In the 1987 crash, Greenspan, merely nine weeks as Chairman, flooded the
system with reserves by having the FOMC buy massive quantities of
government securities from the market, and announced the next day that the
Fed would "serve as liquidity to support the economic and financial
system."  Some accuse Greenspan for bringing on the crash by raising the
discount rate 50 basis points to 6%.  Portfolio insurance has been
identified as having exacerbating the crash.  The technique involves
selling stock futures when stock prices fall to limit or insure a
portfolio against large losses.  This gives index arbitrageurs the
opportunity to benefit from lower future prices by buying futures in
Chicago and selling the stock market in New York, adding selling pressure
in the market.  But the fundamental cause of the 1987 crash was the trend
of corporation moving to debt from equity financing. Corporate new debt
tripled in a decade, with debt service taking up 22% of internal cash
flow.  Total nonfinancial debt was 200% GDP in 1987, compared to about
120% in 1977. Corporate credit ratings deteriorated but the lending did
not cease because funds were being raised in the non-bank credit markets.
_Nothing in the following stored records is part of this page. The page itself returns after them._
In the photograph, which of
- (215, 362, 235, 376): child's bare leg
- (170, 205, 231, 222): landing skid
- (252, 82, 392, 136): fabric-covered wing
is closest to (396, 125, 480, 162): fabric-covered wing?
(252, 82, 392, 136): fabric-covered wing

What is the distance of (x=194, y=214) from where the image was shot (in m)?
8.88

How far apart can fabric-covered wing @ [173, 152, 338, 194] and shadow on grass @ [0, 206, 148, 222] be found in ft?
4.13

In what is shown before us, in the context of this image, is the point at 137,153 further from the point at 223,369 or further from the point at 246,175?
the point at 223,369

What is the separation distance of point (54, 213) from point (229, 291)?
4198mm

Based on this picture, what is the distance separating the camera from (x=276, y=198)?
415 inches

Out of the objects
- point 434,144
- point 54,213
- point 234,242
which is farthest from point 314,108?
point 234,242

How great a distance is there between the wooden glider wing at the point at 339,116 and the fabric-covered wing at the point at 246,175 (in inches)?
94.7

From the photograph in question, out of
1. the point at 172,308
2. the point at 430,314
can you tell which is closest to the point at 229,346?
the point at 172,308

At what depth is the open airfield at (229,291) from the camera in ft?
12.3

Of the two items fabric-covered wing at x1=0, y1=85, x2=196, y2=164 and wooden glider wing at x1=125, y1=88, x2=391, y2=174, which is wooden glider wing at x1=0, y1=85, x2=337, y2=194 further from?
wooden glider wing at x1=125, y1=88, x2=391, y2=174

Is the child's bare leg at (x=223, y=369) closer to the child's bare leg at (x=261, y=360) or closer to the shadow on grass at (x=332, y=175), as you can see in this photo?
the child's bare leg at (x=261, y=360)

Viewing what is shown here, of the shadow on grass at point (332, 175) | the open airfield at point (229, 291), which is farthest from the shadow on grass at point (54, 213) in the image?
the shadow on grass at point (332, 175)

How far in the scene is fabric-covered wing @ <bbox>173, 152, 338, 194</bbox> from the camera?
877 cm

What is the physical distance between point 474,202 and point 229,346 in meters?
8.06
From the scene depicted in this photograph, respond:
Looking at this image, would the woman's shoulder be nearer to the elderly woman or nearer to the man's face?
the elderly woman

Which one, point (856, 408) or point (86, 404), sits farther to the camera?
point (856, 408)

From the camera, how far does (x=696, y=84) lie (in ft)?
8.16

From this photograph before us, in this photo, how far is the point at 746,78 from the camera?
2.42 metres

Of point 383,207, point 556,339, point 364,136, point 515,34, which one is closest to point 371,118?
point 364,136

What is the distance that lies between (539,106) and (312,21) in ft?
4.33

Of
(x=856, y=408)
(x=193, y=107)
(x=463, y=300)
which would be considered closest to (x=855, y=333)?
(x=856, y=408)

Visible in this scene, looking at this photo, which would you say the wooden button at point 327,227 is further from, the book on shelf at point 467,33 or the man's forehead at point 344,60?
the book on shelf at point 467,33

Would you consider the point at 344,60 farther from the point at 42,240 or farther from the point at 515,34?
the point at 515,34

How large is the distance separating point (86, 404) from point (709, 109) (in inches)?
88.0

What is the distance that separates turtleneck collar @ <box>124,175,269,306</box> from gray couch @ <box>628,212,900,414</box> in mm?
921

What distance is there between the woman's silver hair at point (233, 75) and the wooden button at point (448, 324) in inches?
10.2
Historians have identified the causes of the 1930 Depression as:
1) Too much savings in relation to consumer power due to income disparity;

2) Over capacity due to excessive investment from surplus capital;
3) Over stimulation through the growth of debt through new intricate
system of inter linked debt obligations;
4) Legalized price fixing through mergers and acquisitions; big
corporations maintain price and cut production instead of lowering prices,
resulting in massive unemployment;
5) Economic growth too heavily dependent of big ticket durable goods that
cannot sell in a depression thus slowing recovery;
6) Exhaustion of public confidence and optimism; and
7) The collapse of international trade (Smoot-Hawley Tariff Act).
8) Irresponsible foreign lending (the US was a creditor nation with a
credit balance about twice the size of the total foreign investment in the
US.)

Now every one of these causes is still present today at a larger scale and
faster reaction time, with the exception that the US is now the world's
biggest debtor nation.

Greenspan testified in 1998: "We should note that were banks required by
the market, or their regulator, to hold 40 percent capital against assets
as they did after the Civil War, there would, of course, be far less moral
hazard and far fewer instances of fire-sale market disruptions. At the
same time, far fewer banks would be profitable, the degree of financial
intermediation less, capital would be more costly, and the level of output
and standards of living decidedly lower. Our current economy, with its
wide financial safety net, fiat money, and highly leveraged financial
institutions, has been a conscious choice of the American people since the
1930s. We do not have the choice of accepting the benefits of the current
system without its costs."
Well the costs are coming headlong like a runaway freight train.
Whole testimony:
http://www.bog.frb.fed.us/boarddocs/testimony/1998/19981001.htm

Experts note that each financial crisis is unique, which probably is true
in detail.  These experts also seek comfort in the observation that the
identified excesses of past crashes have been deal with  through new
regulatory measures, which is also undeniable.  Yet financial crisis have
persistent common threads in that they seem to defy precise anticipation
and that their occurrence leave serious structural damage. Thus the
requirement of a conservative debt to equity ratio is needed to protect
the system from policy misjudgement.  Yet the American system prospers on
living on the edge through maximization and socialization of risk, thus
building in failure or collapse that hurts no just the willing risk
takers, but the general public who has been put into risky situations they
cannot afford by the sales talks of sophisticated risk management.

Will history compare Clinton to Coolidge and Bush II to Hoover?